Since Sunday, Emily had continued her attempts to dissuade him from his course of action, so when she entered the belfry library, he prepared himself for another lengthy discussion.

“As much as I hate to admit it, you may be right about the path forward. But it scares me to death. I don’t want to lose us,” Emily said as her large brown eyes glistened.

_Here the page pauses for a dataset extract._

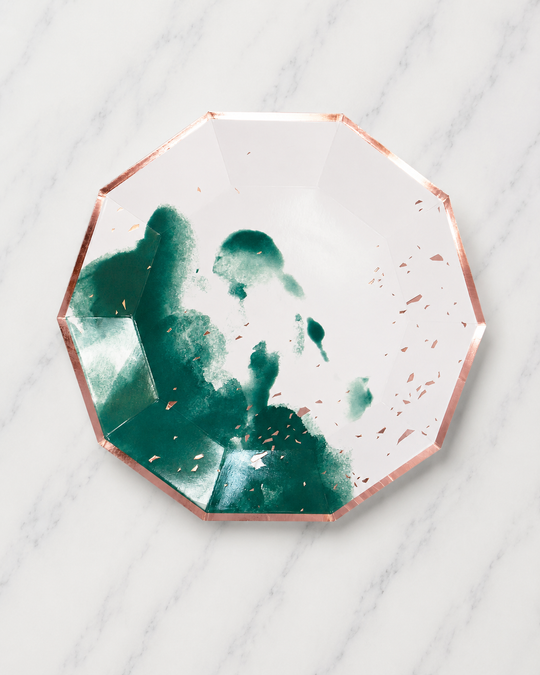 Harlow & Grey - Manhattan - Dark Green Watercolor Premium Large Paper Plates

Wilson’s heart immediately filled with gratitude and empathy. “There’s nothing I want more than a life with you, no matter where we live or how crazy our schedules get. I never want to live without you again. Never. But we can’t live in constant fear that some paranoid member of a secret society might one day decide to take us out, just because we represent a potential risk. We can’t live that way,” he said, reaching over and running his fingers through her blonde curls.

“You’re right. I just…”

Wilson placed his finger on her lips and then kissed them gently. “I promise not to take any unnecessary risks. If it gets too dicey, we’ll go to the authorities. I promise,” he said, putting his arms around her.

“Thank you,” she said, holding him tightly.

“Trust me. There’s no death wish here. Not when I have you. And I have been listening to you. If the KaneWeller merger goes through, we may have no choice but to involve the FBI immediately.”